● **Description of the task**:
Nothing in the data is to be left out; copy it exactly.

● **Short text fragments from websites**:

===============

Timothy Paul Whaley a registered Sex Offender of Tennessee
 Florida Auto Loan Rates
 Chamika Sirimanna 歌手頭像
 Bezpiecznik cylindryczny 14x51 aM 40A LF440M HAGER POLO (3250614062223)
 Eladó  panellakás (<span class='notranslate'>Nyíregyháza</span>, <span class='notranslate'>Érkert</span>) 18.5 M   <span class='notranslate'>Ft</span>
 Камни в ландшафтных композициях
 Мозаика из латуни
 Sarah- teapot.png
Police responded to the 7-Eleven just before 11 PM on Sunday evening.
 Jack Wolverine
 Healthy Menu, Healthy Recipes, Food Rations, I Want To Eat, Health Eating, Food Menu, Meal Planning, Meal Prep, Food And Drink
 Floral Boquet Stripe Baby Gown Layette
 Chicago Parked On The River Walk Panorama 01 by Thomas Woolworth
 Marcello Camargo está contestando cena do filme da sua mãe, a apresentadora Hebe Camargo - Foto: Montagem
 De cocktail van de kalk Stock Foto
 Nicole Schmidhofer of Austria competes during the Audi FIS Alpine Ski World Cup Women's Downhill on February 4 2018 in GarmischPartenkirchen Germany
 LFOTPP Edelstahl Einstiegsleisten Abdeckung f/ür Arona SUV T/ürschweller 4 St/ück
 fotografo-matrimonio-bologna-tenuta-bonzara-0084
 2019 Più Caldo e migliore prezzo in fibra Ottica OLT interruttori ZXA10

===============

● **Finished exercise**:
Timothy Paul Whaley a registered Sex Offender of Tennessee
 Florida Auto Loan Rates
 Chamika Sirimanna 歌手頭像
 Bezpiecznik cylindryczny 14x51 aM 40A LF440M HAGER POLO (3250614062223)
 Eladó  panellakás (<span class='notranslate'>Nyíregyháza</span>, <span class='notranslate'>Érkert</span>) 18.5 M   <span class='notranslate'>Ft</span>
 Камни в ландшафтных композициях
 Мозаика из латуни
 Sarah- teapot.png
Police responded to the 7-Eleven just before 11 PM on Sunday evening.
 Jack Wolverine
 Healthy Menu, Healthy Recipes, Food Rations, I Want To Eat, Health Eating, Food Menu, Meal Planning, Meal Prep, Food And Drink
 Floral Boquet Stripe Baby Gown Layette
 Chicago Parked On The River Walk Panorama 01 by Thomas Woolworth
 Marcello Camargo está contestando cena do filme da sua mãe, a apresentadora Hebe Camargo - Foto: Montagem
 De cocktail van de kalk Stock Foto
 Nicole Schmidhofer of Austria competes during the Audi FIS Alpine Ski World Cup Women's Downhill on February 4 2018 in GarmischPartenkirchen Germany
 LFOTPP Edelstahl Einstiegsleisten Abdeckung f/ür Arona SUV T/ürschweller 4 St/ück
 fotografo-matrimonio-bologna-tenuta-bonzara-0084
 2019 Più Caldo e migliore prezzo in fibra Ottica OLT interruttori ZXA10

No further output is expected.